As comemorações dessa época do ano
têm inúmeros elementos da formação de grupo - bases biológicas e emocionais que
permearam a evolução do homem, o qual em busca de um grupo forte que lhe
propiciasse melhores chances de sobrevivência, foi elaborando ao longo da sua
história elementos fundamentais para coesão dos grupos. A questão é que as
questões culturais evoluíram em um ritmo diferente do corpo físico,
consequentemente, embora nosso hardware continue muito parecido com o do homem
moderno - que surgiu há 100.000 anos - o nosso software - representado aqui pelos
nossos aspectos psicológicos - é extremamente moderno, dinâmico e imprevisível.
Obviamente que existe aqui um conflito que coloca em cheque o que acreditamos
que queremos e o que de fato queremos.
A cada dia vejo pessoas mais
insatisfeitas com as comemorações do Natal; elas não se identificam com o
clima, músicas, cores e atitudes relativas à data. Mas essa insatisfação - apenas
em alguns casos - reflete de fato em uma mudança de atitude bem elaborada. Em uma
grande parte das pessoas gera uma angústia por fazer cumprir os rituais sem
desejo de fato de fazê-lo. Fico pensando se o homem da caverna também se sentia
assim, mas cumpria os protocolos para não ser expulso do bando. Desde aquela
época, músicas, ornamentos, símbolos e crenças foram elementos utilizados para
fortalecer os laços de união entre os indivíduos de um mesmo grupo, ao mesmo
tempo em que coibia a mais remota possibilidade de deserção. O que é de fato o
Natal parece ter pouca importância, desde que estejam presentes toda mistura de
símbolos como Jesus e Papel Noel; de solidariedade e comércio; de esperança e
peru; só cumprindo o ritual é que de fato alguém se sente inserido no grupo e
isso conforta o seu lado biológico que clama por aceitação e proteção.
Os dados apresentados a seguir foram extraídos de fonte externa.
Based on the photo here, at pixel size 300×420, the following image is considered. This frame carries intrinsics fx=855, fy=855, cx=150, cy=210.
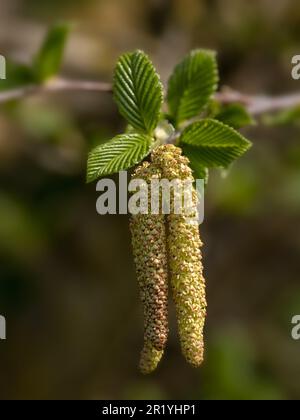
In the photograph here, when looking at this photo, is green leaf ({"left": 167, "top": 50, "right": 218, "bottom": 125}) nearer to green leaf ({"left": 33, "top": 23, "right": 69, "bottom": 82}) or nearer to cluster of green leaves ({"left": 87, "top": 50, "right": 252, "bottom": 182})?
cluster of green leaves ({"left": 87, "top": 50, "right": 252, "bottom": 182})

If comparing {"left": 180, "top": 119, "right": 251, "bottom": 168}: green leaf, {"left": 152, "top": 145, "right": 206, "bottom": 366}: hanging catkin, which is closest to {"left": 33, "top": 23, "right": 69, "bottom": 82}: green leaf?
{"left": 180, "top": 119, "right": 251, "bottom": 168}: green leaf

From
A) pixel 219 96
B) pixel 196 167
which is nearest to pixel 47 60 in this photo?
pixel 219 96

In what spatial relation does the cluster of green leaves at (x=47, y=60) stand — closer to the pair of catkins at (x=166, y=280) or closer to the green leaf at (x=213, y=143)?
the green leaf at (x=213, y=143)

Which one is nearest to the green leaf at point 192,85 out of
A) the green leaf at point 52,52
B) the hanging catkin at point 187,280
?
the hanging catkin at point 187,280

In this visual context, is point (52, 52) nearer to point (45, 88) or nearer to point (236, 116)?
point (45, 88)

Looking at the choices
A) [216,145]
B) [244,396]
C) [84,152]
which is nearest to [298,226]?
[244,396]

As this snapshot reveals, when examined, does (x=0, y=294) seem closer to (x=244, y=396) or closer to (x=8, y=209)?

Mas que
grupo é esse? Há 100.000 anos os bandos de hominídeos possuíam cerca de 150
pessoas, e elas deveriam possuir um mesmo ritmo, pois o grupo representa um
superorganismo - algo como um corpo e suas células. Nosso biológico evolui
nessa perspectiva, e hoje nosso grupo é uma aldeia global de 7 bilhões de
pessoas. Será possível a existência de elementos que nos una em um único grupo,
apenas pelo fato de sermos humanos?
E daí no mundo inteiro é passada uma
imagem da família dos sonhos dos nossos corpos biológicos, onde impera o
altruísmo, a cumplicidade, a unicidade. As imagens que passam na frente da
nossa “caverna de Platão” moderna nos diz que no dia 25 de dezembro podemos ter
o que almejamos o ano inteiro, mas que não tivemos tempo de operacionalizar,
tendo em vista as demais prioridades. A nossa
mente até entende a dimensão dessa ilusão, mas nosso cérebro nos convence a
comprar presentes para fortalecer os elos com os demais indivíduos do nosso
grupo; convence-nos a montar uma mesa farta e acolhedora, convence-nos a mandar
mensagens de feliz natal, sem ao mesmo ter a definição do que é um feliz natal.
A minha reflexão não é a respeito dos
rituais – alias, adoro rituais - mas sim
a efemeridade da união do grupo. Por que tenho que ser presenteada nessa data? Por
que tenho que amar o próximo só nesse clima? Por que tenho que unir a família
apenas uma vez por ano? No resto do ano as pessoas não têm seu próprio bando,
se iludem acreditando que fazem parte do bando mundial, vivem sozinhas
exercendo a autonomia, independência e imediatismo que tanto desejam, não sabem
lidar com frustações e nem respeitar as hierarquias; não se esforçam pelo outro
a fim de manter o bando coeso e forte, pronto para derrotar qualquer inimigo.
Como etóloga me parece estranho os arranjos sociais que têm se formado, nosso
corpo clamando por acolhimento, nossa mente nos dizendo que o mais importante
nessa vida é ser feliz e cumprir nossos sonhos descartáveis, seja qual for o
preço desse sonho, e se puder pagar, melhor! É mais fácil.
Acredito que cheguei a um estágio da
minha existência que de fato esses conflitos ficam mais intensos e infelizmente
não consigo mais acreditar no papai Noel. O bacana é estar vivenciando essas
coisas e ter alcançado uma capacidade de reflexão que me permite ser expectador
e ator dessa fascinante magia do viver. Não vou desejar um feliz Natal, mas sim
que esse dia não traga só presentes – muitas vezes extremamente inúteis – mas também
traga reflexões que permita você a se encontrar com ser humano em todas as suas
nuances e que sua existência seja o presente mais valioso de você para você!